**What you have to do**
Resume the passage below on sampling-based approximate POMDP solvers, picking up right after its last sentence.

**Page excerpt**
[start]

2See Section A.1 for a brief summary of the theory.

As far as the authors are aware, all of the above papers have no parallel in partially-observable environments as of yet. As such, this paper can be seen as first step to extending the above results to such environments.

7.2 Sampling-Based Approximate POMDP Solvers

Methods for finding exact solutions to POMDPs [16] are impractical for realistic robotics problems due to their computational complexity. In recent decades, sampling-based approximate methods have significantly scaled up the capabilities of both online and offline POMDP solvers [18, 11, 21, 29, 12] (see [9] for a comprehensive survey). A major constraint in all state-of-the-art methods is that they rely on a dynamic programming paradigm which necessitates enumeration of actions at every belief node of the search tree. As such, existing solvers cannot effectively deal with the curse of history because they do not have sufficient compuational resources to perform a sufficiently long look-ahead.

[end]

**Records supplied**
[start]

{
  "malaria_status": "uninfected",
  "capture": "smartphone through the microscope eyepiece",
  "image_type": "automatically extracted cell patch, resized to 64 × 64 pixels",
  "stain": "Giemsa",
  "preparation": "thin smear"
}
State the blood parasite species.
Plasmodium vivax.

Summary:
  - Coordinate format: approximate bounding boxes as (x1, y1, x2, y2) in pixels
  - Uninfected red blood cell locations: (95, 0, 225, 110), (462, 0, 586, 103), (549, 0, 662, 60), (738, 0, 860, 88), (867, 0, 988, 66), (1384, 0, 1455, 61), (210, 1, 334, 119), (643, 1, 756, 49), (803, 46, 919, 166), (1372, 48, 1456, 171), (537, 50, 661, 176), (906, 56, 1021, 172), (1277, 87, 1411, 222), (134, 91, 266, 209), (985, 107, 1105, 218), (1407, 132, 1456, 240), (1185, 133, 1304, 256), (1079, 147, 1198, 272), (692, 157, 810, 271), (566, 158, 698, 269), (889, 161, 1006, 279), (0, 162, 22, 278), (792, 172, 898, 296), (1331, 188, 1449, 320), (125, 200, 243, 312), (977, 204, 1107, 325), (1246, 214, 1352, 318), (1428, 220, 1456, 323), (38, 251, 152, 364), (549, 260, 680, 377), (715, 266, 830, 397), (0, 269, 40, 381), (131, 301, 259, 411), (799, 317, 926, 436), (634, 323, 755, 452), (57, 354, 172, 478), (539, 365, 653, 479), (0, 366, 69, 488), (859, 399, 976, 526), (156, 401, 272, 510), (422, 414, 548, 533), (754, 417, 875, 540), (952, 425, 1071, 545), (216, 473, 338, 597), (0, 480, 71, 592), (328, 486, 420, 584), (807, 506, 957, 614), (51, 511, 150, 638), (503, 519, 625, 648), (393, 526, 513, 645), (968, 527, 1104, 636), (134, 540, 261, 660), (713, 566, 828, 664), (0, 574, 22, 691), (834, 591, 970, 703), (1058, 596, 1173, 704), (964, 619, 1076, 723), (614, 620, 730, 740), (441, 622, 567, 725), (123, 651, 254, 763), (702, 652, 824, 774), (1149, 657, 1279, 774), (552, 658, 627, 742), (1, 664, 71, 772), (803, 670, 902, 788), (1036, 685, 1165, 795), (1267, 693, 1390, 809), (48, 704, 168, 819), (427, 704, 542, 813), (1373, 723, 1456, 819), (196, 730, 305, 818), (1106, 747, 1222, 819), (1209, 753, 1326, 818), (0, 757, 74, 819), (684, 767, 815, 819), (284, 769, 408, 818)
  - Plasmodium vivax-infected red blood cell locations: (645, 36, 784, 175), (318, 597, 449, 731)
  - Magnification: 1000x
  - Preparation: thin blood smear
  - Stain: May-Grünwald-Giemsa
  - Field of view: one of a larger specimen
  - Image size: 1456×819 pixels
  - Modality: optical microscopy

[end]

**Output below**
To deal with this problem, methods that abstract the problem using macro-actions have been proposed [23, 5, 13, 10] where the agent only plans with respect to judiciously chosen sequences of actions, called macro actions, or sub-policies. They reduce the effective planning horizon, but can be sensitive to the class of macro-actions or sub-policy chosen. In contrast, we propose to alleviate the issue via a slight reformulation of the POMDP, which allows numerical computation to infer a close to optimal policy via sparse sampling of both the action and observation spaces. Moreover, existing techniques that reduce the effective planning horizon can also be applied to Reference-Based POMDPs, which will further improve its ability to compute good solutions to POMDPs with long planning horizons.

8 Discussion and Further Work

We have introduced the Reference-Based POMDP, which is a modification of the standard POMDP. This modified formulation enables the problem of computing the optimal policy to be analytically transformed into a problem of computing expectations, which can be approximated without exhaustive enumeration of the actions. We showed that, under mild assumptions, the standard POMDP can be related to a Reference-Based POMDP via an embedding (Proposition 4.1). We also presented a preliminary solver REFSOLVER which solves a Reference-Based POMDP. Initial performance comparisons on 2D and 3D navigation problems indicate that this preliminary method is promising and can be employed to substantially outperform state-of-the-art solvers in long-horizon problems.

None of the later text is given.